3- A small company in England called Finsbury has previously done all the manufacturing for the Birmingham Hip and for the Adept Hip Resurfacing. J&J / DePuy acquired Finsbury a couple months ago. All BHR manufacturing has now shifted in house with Smith and Nephew. Finsbury looks to have a ceramic hip resurfacing in the pipeline which may be the 'holy grail' for hip resurfacing - lower wear rates, no risk of metal hypersensitivity, etc.

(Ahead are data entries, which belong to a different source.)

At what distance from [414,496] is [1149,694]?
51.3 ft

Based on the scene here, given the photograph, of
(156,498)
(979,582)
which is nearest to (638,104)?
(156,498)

Conclusion- - It would appear that DePuy has made a business decision to stop investing in developing and distributing the ASR in favor of acquiring a company that has its own resurfacing device, the Adept, and may have the 'next generation' resurfacing device coming down the pipeline in the future.
The bottom line is, I don't think you have anything to worry about with your hip. If the cup was not going to ingrow we would know that by now. Your implants are perfectly positioned and BIG in size so you should actually have the lowest wear resurfacings of anyone out there.
Long winded response. I don't know how much of this info is out there. What I just described here is my best impression of the issues with the disclaimer that I don't have any vested interest in any of these companies and certainly don't sit in on the business decisions so I am not privy to the actual details - consider what I just wrote as well-informed rumor, not necessarily fact.
Take care,
-Scott Ball

 

Dr. John Antoniou

Hi Vicky,

I basically agree with both Tom Schmalzried and Dr. Ball.
 
My experience with the ASR has been excellent and I think the implant works well when placed correctly and in the right patient. We make every effort to follow all of our patients with clinical, X-ray and metal ion testing.
 
As Tom mentioned, most cases that develop a problem with their implant will demonstrate problems early on. If this occurs, the patient should mention this to his physician for evaluation. 
Well functioning implants past the first year will tend to continue to function well.